_STATED PROBLEM_
Lay out the records below as a two-column CSV with one row per record and the columns "input" and "output". Put each record's text and its answer in separate quoted fields, replacing any line breaks with spaces.

_WORKING DATA_
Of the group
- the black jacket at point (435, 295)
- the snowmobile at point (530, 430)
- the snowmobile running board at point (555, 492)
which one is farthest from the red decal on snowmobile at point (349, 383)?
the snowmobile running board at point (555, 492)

_EXPECTED ANSWER_
input,output
"Of the group - the black jacket at point (435, 295) - the snowmobile at point (530, 430) - the snowmobile running board at point (555, 492) which one is farthest from the red decal on snowmobile at point (349, 383)?","the snowmobile running board at point (555, 492)"